• LESETEXT
#####

Udo Leuschner / Geschichte der FDP (2)

1. Bundestag 1949 - 1953


Schwarz-weiß-rot mit braunen Flecken

Die FDP muß erkennen, daß es rechts von der CDU/CSU nicht viel zu holen gibt

Im ersten Bundestag von 1949 bis 1953 spielte die FDP die Rolle einer schwarz-weiß-rot gefärbten Rechtspartei, die teilweise sogar vom Ungeist des Nationalsozialismus angekränkelt schien. In den wesentlichen Fragen der Innen- und Außenpolitik stimmte sie mit dem Koalitionspartner CDU/CSU überein. Vor dem Hintergrund des Kalten Kriegs unterstützte sie wie diese die Wiederaufrüstung und Westintegration der Bundesrepublik. Beide verband auch der schroffe Gegensatz zur oppositionellen SPD unter Kurt Schumacher. Unterschiede zur Union gab es vor allem in Fragen der Schul-, Wirtschafts-, Sozial- und Deutschlandpolitik. Während die Unionsparteien die Klerikalisierung des Staates betrieben, empfahl sich die FDP den Wählern als laizistische Partei, die beispielsweise die Einführung von Konfessionsschulen ablehnte. Ferner profilierte sich die FDP als kompromißlose Vertreterin von Kapital- und Eigentumsinteressen, während die CDU damals noch vom "Ahlener Programm" geprägt war, das zumindest verbal einen dritten Weg zwischen Kapitalismus und Marxismus propagierte.

#####

• DATENTEIL
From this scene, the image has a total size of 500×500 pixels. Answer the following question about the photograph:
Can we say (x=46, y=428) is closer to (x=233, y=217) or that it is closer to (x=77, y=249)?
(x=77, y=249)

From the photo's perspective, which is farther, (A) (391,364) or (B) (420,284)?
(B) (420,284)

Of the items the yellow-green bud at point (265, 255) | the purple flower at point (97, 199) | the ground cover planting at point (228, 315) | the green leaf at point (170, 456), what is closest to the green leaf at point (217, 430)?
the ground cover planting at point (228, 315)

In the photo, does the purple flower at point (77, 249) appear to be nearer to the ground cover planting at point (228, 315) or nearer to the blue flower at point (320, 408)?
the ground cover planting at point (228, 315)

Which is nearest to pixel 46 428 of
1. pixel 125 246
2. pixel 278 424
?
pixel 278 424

#####

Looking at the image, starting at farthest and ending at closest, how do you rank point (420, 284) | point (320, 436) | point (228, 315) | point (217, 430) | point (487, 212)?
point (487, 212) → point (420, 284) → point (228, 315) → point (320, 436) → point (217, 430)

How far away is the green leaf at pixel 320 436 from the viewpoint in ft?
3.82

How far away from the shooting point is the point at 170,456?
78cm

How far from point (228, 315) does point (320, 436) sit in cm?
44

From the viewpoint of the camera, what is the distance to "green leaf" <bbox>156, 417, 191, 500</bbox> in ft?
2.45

#####

• AUFGABE 1
Entnimm den Einträgen jede Zeile, in der die Zeichenfolge "flower" vorkommt.
• AUFGABE 2
Führe den Text über die FDP im ersten Bundestag an seinem Ende weiter.
Der Text und die Einträge haben verschiedene Herkünfte.

• ANTWORT 1
Of the items the yellow-green bud at point (265, 255) | the purple flower at point (97, 199) | the ground cover planting at point (228, 315) | the green leaf at point (170, 456), what is closest to the green leaf at point (217, 430)?
In the photo, does the purple flower at point (77, 249) appear to be nearer to the ground cover planting at point (228, 315) or nearer to the blue flower at point (320, 408)?

• ANTWORT 2
Nicht zuletzt zeigte sich die FDP offener für gesamtdeutsche Kontakte und Fragen der Deutschlandpolitik. Jedem Einsichtigen war damals klar, daß die politische und militärische Integration der Bundesrepublik in den Westen mit dem Ziel einer friedlichen Wiedervereinigung auf lange Sicht unvereinbar war. Sie mußte vielmehr zur Zementierung der beiden deutschen Staatsgebilde führen, die vorläufig noch unter Kuratel der Besatzungsmächte standen. Die SPD unter Kurt Schumacher lehnte deshalb die Remilitarisierung und Westintegration ab, während die Unionsparteien unter Konrad Adenauer diesen Widerspruch einfach leugneten und mit gesamtdeutschen Lippenbekenntnissen übertünchten. Als die Sowjetunion im März 1952 die Wiedervereinigung Deutschlands für den Preis der Neutralität anbot, wurde dieser Vorschlag nicht einmal ernsthaft geprüft, obwohl die Österreicher unter ganz ähnlich gearteten Verhältnissen drei Jahr später tatsächlich ihre nationale Einheit und Souveränität wiedererlangen konnten. - Die FDP trug diese Widersprüche von Adenauers Deutschlandpolitik grundsätzlich mit. Zugleich umwarb sie aber solche Wähler, die sich noch immer mehr im alten Nationalstaat als im neu entdeckten "christlichen Abendland" zuhause fühlten. Zum Beispiel stimmte sie 1952 dem EVG-Vertrag zu, der die neu aufzustellenden westdeutschen Streitkräfte vollständig in eine "Europäische Verteidigungsgemeinschaft" integrieren wollte. Zugleich erwirkte sie aber die Streichung einer Klausel, die auch ein wiedervereinigtes Deutschland an den EVG-Vertrag gebunden hätte.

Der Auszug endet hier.